- Born: 19 June 1912 Chiayi, Taiwan
- Died: 31 May 1996 (aged 83) Taipei, Taiwan
- Other names: Pu Tian-shen
- Education: Asakura Fumio
- Alma mater: Kawabata Painting School; Imperial Art School (Musashino Art University); Asakura Sculpting Studio; Tokyo School of Fine Arts;
- Occupation: Sculptor
- Known for: Founder of Taiwan's first bronze casting factory
- Notable work: Sun Yat-sen (sculpture) 國父孫中山(銅像); Poet (sculpture) 詩人 (銅像);
- Television: La Grande Chaumiere Violette 紫色大稻埕 (2016 TV series)
- Spouse: Chen Ziwei
- Awards: Gamecock (Glue Color painting) recipient of the Hsinchu Art Exhibition Prize. 鬥雞（膠彩畫作）新竹美展首獎；1925; Poet (composed in 1947) selected by the Salon des Artistes Français;
- Traditional Chinese: 蒲添生
| Transcriptions |

= Pu Tiansheng =

Taiwanese sculptor

Pu Tiansheng (or Pu Tian-shen, Chinese: 蒲添生, 1912.06.19~1996.05.31) was a well-known Taiwanese sculptor. He created Taiwan's first ever likeness of Sun Yat-sen, today on display in front of Taipei Zhongshan Hall. He was a pioneer of modern sculpture in Taiwan, founder of Taiwan's first bronze casting factory.

== Early life ==
Born into a family of traditional painters in 1912, Pu Tiansheng's father Pu Ying ran the Wenjin picture framing shop on Chiayi's Mei Street (renamed Chengren St. after the war). Pu Tiansheng's talents in painting were directly influenced by his childhood environment. At the age of fourteen, his glue color painting Gamecock（鬥雞）won first place at the Hsinchu Art Exhibition.

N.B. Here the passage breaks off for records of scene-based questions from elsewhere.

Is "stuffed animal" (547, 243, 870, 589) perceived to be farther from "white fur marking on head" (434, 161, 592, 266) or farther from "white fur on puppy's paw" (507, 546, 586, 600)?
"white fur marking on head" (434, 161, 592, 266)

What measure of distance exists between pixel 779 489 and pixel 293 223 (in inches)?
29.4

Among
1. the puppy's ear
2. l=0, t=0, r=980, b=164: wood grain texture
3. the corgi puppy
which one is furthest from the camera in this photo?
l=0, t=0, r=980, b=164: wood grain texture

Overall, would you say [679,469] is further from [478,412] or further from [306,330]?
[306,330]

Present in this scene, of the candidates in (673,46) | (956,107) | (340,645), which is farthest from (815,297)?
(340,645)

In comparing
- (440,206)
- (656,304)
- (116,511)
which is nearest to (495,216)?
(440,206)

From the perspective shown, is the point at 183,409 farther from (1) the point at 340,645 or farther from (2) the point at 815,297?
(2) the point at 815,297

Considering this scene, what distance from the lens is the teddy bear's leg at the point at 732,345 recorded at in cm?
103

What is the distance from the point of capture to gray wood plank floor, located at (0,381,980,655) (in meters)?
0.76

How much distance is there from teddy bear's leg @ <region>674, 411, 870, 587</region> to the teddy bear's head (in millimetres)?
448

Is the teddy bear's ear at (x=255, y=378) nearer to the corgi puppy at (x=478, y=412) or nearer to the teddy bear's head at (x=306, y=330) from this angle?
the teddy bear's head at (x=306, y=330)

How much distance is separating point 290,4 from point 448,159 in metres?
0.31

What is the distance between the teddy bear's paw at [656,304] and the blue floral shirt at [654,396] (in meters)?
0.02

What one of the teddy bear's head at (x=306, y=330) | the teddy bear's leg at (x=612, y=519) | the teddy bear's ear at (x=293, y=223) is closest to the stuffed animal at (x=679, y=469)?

In 1929, he joined the Chun-Meng Painting Society established by his neighbor Lin Yushan and Pan Chunyuan, a painter from Tainan. Members of the Chun-Meng Painting Society group were devoted to the study of Oriental painting, and included artists such as Zhu Futing and Xu Qinglian.

==Education==
In 1931, Pu Tiansheng went to study abroad in Japan where he entered the Kawabata Painting School. He was admitted to the Japanese painting division of Imperial Art School (today's Musashino Art University) in the following year, and later transferred to the Sculpting division. In 1934, he left school and entered the Asakura Sculpting Studio to continue his art studies. This private school was founded by the noted sculptor Fumio Asakura. Asakura also instructed Huang Tushui when Huang was studying in the graduate school at the Tokyo School of Fine Arts. Pu Tiansheng spent eight years at the Asakura Sculpture Studio and, in 1940, his work People of the Sea（海民） was selected for the 2600th Kōki Anniversary Art Exhibition (this was the Ministry of Education Art Exhibition, but the name of the event changed for this particular year in commemoration of the anniversary of the founding of Japan's Imperial line).

==Work and Public Life==
In 1941, he returned to Taiwan and assisted in establishing the sculpting division of the Tai-Yang Art Exhibition. He also submitted his work 'Wife' for the exhibition. In 1945, Pu and his family moved from Chiayi to Taipei and established Taiwan's first bronze casting factory. Through his father-in-law Chen Cheng-po's introduction, he began to work on memorial images of government officials and created Taiwan's first ever likeness of Sun Yat-sen, today on display in front of Taipei Zhongshan Hall.

Pu Tiansheng also served as a juror for the Taiwan Provincial Art Exhibition and lectured on sculpting at the Provincial Education Building's Sculpting Seminar. He was a pioneer of modern sculpture in Taiwan. His famous works included: Poet（詩人）, his rendering of Lu Xun's contemplative pose; a female nude work entitled Light of Spring（春之光）, selected for 1957 Japan Fine Art Exhibition (Nitten); and, his Movement（運動系列）, inspired by the female gymnastic movements.